** DATA SUPPLIED follows **

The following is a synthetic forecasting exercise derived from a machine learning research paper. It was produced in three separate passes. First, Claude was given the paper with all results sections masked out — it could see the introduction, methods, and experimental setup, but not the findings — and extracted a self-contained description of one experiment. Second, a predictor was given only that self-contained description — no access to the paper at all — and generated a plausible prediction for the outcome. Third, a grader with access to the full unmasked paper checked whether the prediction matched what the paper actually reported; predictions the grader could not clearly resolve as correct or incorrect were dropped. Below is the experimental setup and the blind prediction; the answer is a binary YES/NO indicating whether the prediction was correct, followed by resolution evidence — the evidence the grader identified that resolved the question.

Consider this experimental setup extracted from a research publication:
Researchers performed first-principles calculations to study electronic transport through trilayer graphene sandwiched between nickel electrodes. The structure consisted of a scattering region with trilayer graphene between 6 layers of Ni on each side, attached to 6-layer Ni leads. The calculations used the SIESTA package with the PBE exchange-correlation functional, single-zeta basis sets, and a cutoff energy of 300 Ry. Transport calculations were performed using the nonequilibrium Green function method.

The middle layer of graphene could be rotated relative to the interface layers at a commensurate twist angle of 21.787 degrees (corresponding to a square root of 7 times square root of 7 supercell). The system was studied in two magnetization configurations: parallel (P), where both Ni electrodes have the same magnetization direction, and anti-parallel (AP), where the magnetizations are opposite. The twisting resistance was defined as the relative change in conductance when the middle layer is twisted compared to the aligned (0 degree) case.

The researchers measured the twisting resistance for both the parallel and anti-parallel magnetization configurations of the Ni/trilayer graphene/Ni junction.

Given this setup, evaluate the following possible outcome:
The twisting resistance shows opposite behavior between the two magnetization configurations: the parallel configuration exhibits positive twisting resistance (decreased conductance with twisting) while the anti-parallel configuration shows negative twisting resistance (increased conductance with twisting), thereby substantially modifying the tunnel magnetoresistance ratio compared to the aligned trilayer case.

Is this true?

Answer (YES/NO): NO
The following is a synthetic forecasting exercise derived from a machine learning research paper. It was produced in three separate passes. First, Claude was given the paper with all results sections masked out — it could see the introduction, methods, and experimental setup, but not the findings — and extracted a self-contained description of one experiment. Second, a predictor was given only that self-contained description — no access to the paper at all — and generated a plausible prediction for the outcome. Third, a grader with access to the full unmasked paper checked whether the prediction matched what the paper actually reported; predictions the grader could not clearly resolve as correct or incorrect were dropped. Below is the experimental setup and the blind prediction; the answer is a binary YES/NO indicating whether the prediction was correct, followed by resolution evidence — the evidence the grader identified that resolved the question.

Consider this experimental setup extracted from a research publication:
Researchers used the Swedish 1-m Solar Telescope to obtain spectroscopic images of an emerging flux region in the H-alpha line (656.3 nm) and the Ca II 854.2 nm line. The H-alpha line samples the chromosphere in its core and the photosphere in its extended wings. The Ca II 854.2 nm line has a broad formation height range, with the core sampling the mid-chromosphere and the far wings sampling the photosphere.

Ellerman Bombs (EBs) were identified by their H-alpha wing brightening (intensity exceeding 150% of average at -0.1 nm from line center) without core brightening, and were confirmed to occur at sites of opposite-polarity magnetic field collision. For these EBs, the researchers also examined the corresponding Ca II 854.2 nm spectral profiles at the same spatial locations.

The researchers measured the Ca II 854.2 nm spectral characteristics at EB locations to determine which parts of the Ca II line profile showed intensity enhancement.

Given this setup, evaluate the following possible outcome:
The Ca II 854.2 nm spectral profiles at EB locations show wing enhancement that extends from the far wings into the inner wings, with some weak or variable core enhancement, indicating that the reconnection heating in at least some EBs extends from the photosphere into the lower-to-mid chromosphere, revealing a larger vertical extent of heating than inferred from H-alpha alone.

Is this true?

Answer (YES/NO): NO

** End of DATA SUPPLIED **

> WHAT TO PRODUCE:
Your answer should be a single number: how many lines in the data above include "intensity"?

> YOUR RESPONSE:
2